But if you don’t want even that much inhumanity on the scale, you can just drop down a level and play a member of a “Compact,” which has nothing but human ingenuity and cussedness going for it: from the Wobblies’ Supernatural of “the Union,” to the Eurotrash John Constantines of “Ashwood Abbey,” there’s a great spread here, too. Or just play a gang of hunters with no friends but their shotguns at “cell level.” The game world is modular; any piece can come out or get slotted in sideways. Mechanically, there are superb uses of the Status Merit, a glorious tie between Willpower and Morality, a sweet “R&D” system to get new Endowments, a surprisingly comprehensive “build your own monster” section in the back, and best of all, Tactics rotes for player teams to smash up monsters big-time. It all adds up nicely to the sweet spot: humans are still horrifyingly fragile unless they hit monsters hard and hit together.
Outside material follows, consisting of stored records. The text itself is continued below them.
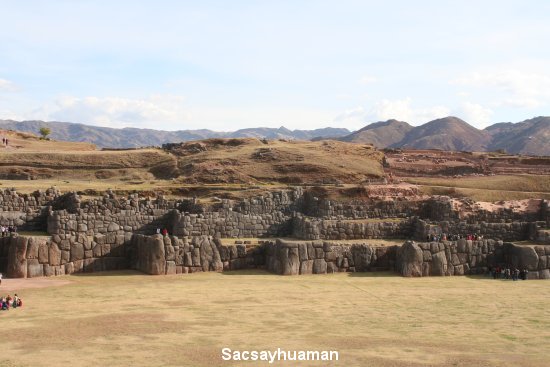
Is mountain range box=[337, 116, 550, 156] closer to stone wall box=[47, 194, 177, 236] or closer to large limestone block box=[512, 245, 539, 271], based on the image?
stone wall box=[47, 194, 177, 236]

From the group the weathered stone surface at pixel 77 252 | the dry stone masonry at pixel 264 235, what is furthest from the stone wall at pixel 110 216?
the weathered stone surface at pixel 77 252

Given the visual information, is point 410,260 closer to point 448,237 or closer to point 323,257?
point 323,257

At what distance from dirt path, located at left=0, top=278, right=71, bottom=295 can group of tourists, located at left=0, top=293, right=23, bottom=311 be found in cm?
183

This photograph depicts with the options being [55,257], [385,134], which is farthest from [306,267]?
[385,134]

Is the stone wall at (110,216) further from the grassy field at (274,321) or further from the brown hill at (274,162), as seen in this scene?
the brown hill at (274,162)

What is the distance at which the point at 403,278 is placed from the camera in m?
24.7

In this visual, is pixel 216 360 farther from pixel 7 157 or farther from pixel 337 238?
pixel 7 157

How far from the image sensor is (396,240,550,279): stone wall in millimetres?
25328

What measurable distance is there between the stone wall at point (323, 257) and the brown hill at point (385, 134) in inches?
5569

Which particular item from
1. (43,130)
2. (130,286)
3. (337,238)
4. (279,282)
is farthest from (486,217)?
(43,130)

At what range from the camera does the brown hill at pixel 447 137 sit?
169500 millimetres

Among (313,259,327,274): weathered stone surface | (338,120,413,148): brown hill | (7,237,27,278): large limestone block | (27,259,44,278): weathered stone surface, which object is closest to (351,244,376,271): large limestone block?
(313,259,327,274): weathered stone surface

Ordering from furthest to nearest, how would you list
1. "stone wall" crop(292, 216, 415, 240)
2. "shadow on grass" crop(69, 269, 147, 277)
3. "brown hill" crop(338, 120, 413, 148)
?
"brown hill" crop(338, 120, 413, 148) < "stone wall" crop(292, 216, 415, 240) < "shadow on grass" crop(69, 269, 147, 277)

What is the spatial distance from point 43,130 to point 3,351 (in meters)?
102
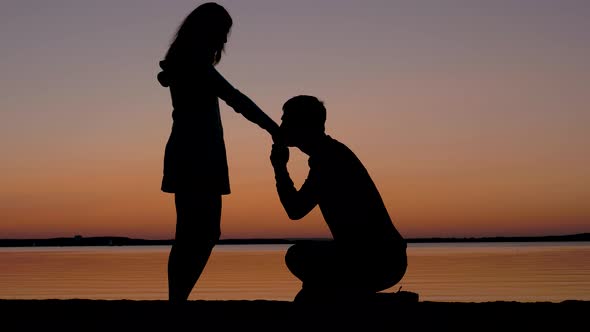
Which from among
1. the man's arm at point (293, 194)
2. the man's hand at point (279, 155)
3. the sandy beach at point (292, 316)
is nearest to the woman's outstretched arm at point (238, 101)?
the man's hand at point (279, 155)

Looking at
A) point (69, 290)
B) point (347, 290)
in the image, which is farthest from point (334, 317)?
point (69, 290)

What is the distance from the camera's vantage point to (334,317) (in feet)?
17.3

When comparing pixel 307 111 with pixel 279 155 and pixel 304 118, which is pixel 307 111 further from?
pixel 279 155

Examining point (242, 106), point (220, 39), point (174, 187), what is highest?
point (220, 39)

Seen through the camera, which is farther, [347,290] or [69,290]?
[69,290]

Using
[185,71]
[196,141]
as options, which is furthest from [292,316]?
[185,71]

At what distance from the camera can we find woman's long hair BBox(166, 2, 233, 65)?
627 centimetres

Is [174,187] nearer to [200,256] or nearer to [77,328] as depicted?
[200,256]

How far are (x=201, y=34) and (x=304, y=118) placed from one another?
4.37 ft

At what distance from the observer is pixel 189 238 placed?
6.25m

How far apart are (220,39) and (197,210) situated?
Result: 1.29m

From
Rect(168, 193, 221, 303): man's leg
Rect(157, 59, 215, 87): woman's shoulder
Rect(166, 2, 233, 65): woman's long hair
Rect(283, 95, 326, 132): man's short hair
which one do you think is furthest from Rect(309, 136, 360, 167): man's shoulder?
Rect(166, 2, 233, 65): woman's long hair

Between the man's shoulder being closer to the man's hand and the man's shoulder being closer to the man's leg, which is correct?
the man's hand

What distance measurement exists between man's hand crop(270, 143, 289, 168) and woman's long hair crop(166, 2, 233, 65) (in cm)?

More mundanely, the cyan-tone color scheme is quite effective, although none of the art really jumped out at me; the editing has a few gaffes (including, ironically, a missing Editor credit); the main text hits the high Fortean note of the core World of Darkness book better than the Antagonists chapter does, although that chapter has to carry a lot as it is. And there’s no map of Philadelphia in the provided city setting, which in the world of Google Maps is probably no great crisis. The big picture, though, builds exactly the sort of multivalent-modular setting/game that White Wolf does better than anyone when they do it right. And Hunter: the Vigil does it so very, very right.

carry on my wayward son

Thursday, September 25th, 2008

I got a demo of carry (76-page black-and-white digest, $15) from its designer, Nathan Paoletta, at a convention last year: Origins, I think. At the time, I thought this column was coming back sooner than it did, and I promised him a review, because the demo sold me on the game. It took awhile, but here it is.
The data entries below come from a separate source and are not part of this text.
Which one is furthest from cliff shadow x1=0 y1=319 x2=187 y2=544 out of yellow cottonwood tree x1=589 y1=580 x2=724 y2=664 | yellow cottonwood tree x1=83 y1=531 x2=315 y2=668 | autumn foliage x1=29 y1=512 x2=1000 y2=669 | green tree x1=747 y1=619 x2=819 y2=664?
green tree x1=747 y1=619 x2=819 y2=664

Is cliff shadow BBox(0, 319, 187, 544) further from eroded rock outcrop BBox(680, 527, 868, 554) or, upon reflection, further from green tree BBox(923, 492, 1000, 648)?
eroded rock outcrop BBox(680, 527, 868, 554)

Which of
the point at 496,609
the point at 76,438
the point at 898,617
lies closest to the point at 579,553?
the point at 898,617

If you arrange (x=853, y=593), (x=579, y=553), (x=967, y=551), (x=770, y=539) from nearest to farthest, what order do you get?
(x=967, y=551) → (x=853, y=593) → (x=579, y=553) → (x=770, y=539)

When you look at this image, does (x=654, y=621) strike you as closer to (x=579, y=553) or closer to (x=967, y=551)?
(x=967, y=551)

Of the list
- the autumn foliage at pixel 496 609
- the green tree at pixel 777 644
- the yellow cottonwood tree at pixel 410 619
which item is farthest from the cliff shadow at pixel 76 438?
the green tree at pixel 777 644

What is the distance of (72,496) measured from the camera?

In most RPGs, the dice constrain the story; in carry, perhaps appropriately for a game about futility and the Vietnam War, they do so more overtly than normal. The size of the dice you roll depends on your character’s Profile and the Approach he takes (an “Accuser” gets a d12 for Subversive actions and a d6 for Honorable ones; the “Brawler” would get a d8 and d10 for the same choices). Your Profile changes as you burn out; an Accuser can become a Brawler (“fight back”) or a Soldier (“man up”). The GM, also, has a dice pool, which she must expend; the combination of a GM budget and the Vietnam genre points toward very adversarial play. Players pass dice around to each other, driving the story with those actions, as the GM frames conflicts and the players set the stakes. As the action scenes mount up, even “successful” actions cost fallout: wounds and death for PC Grunts and NPC Fodder alike. Your dice pool includes a “Burden,” a die that represents your “major malfunction,” in the words of F. Lee Ermey. Your Burden stays the same, or gets bigger, but it’s the only die you can always roll. Even if you resolve your issue, you just get another one the same size. Eventually, everyone’s Burden is too big, all the Fodder are dead, and there’s nothing left but the final conflict in a last-scene endgame.
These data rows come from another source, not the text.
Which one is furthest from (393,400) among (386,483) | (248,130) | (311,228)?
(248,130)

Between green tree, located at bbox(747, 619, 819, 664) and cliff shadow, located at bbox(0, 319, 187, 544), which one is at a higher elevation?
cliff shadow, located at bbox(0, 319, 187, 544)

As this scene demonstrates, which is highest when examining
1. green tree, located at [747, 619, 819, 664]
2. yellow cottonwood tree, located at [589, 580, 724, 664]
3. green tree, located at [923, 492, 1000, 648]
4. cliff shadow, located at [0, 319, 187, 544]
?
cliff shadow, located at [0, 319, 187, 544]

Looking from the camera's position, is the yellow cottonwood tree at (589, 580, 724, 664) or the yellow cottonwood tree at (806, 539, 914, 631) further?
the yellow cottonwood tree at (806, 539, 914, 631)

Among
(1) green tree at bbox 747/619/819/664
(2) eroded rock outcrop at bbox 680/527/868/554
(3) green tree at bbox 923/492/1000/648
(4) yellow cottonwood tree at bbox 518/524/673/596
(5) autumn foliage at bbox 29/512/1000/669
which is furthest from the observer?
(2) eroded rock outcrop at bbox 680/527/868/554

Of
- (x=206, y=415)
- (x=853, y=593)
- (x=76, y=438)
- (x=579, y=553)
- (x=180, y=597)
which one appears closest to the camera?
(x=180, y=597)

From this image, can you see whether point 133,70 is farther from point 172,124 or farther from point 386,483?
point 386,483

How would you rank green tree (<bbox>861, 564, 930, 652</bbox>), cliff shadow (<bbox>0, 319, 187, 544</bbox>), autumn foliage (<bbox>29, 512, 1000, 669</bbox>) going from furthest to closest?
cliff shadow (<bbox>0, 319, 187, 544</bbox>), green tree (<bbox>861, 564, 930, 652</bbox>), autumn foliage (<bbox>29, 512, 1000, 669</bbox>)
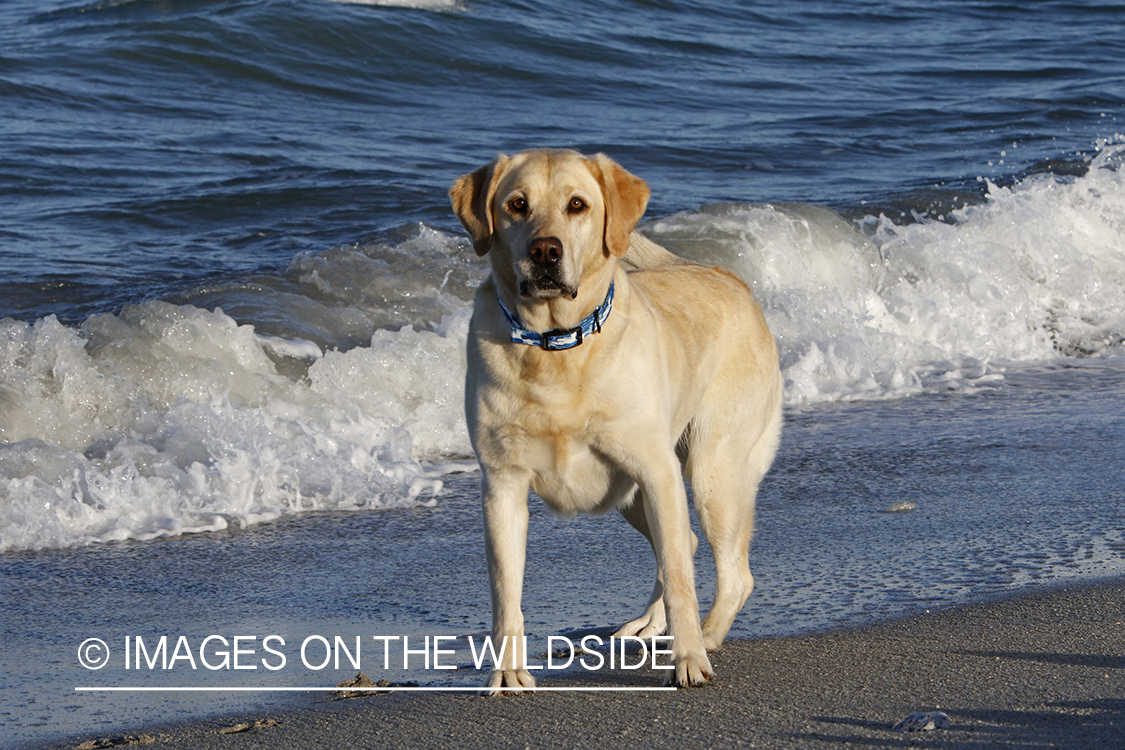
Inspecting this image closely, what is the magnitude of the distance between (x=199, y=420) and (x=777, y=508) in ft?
9.61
This isn’t Recon, in other words. It’s a tragedy of inevitable human failure set not even in the Vietnam War but in our hazy cultural recollections of it. I could see the same engine powering stories of the Civil War or, hell, the Trojan War. But in all cases, the engine drives the story, not the other way around. But it drives it directly, interestingly, and well from a base of recognizable, genuine human concerns. If that sounds like your kind of Approach, carry won’t be a Burden you can easily put down.